Дедушка Суонсон либо сидел у огня, горевшего в высоком кирпичном камине почти на уровне его колен, либо лежал на кушетке у задней стены. Когда они, постучав, входили, он обычно оставался там, где был, и только приподнимал голову. Бабушка говорила: «Том, нас пришла навестить Элин», он медленно переводил на них темные глаза и снова опускал голову на кушетку или на спинку кресла. У бабушки было маленькое круглое лицо, и казалось, будто она все время надувает щеки, всегда ярко-красные, особенно зимой. Когда она улыбалась, ее белесоватые, узкие, как щелочки, глаза совсем исчезали. Она часто путалась, называла Колина Стивеном или именем какого-нибудь другого внука, которого он в жизни не видел.
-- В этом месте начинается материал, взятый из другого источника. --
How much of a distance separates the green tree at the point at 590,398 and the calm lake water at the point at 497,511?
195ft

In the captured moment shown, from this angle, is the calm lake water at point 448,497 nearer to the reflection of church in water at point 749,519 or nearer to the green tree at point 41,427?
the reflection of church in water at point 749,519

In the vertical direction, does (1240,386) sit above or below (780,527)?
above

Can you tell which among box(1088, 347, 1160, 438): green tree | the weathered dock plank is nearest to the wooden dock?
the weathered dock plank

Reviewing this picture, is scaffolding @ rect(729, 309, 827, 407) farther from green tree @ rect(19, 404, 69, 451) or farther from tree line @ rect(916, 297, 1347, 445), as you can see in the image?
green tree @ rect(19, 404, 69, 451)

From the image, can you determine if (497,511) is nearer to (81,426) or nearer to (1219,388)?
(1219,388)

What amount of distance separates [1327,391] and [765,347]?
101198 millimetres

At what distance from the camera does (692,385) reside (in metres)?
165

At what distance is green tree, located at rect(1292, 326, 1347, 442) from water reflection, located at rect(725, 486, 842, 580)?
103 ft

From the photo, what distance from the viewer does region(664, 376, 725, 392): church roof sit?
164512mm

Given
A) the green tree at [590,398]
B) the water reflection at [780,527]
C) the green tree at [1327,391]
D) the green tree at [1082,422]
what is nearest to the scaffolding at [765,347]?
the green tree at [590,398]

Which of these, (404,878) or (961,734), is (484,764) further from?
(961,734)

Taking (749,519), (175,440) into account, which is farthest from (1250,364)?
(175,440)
— Хочешь конфетку, Барри, или яблочко? — спрашивала она, а когда он не отвечал, взглядывала на него поблескивающими серыми глазками и говорила: — Уж и не разберу, который это из них.
Иногда мать уходила от бабушки в слезах. Рано или поздно бабушка говорила:
— Вот состаришься, а от родных дочек и помощи никакой.
А мать говорила:
— Но я же вам помогаю, мама. Гарри привозит уголь, я приезжаю и обстирываю вас.
Иногда мать бралась за уборку. Дед и бабушка сидели у огня, а она надевала фартук, который захватывала с собой, наливала ведро под краном в углу и мыла пол. Потом мыла приступку у входной двери и каменную плиту под ней, терла ее желтым камнем, и, высохнув, плита отливала тусклой желтизной. А мать уже мыла заднюю дверь, перестилала двуспальную кровать, полировала латунные прутья и шишки, брала у соседки стремянку и протирала маленькие окна за плотными занавесками. Стирала она в сарае за домом. Колина она внутрь не пускала: ей было стыдно, что кто-нибудь увидит, как она берет воду из колонки и хлещет бельем по камню. И пока она стирала, он играл на пыльной площадке между сараем и домом или сидел у огня рядом с бабушкой. Развесив белье, мать возвращалась и говорила:
— Когда высохнет, скажите миссис Тёрнер, она снимет.
— Как-нибудь справимся, — говорила бабушка.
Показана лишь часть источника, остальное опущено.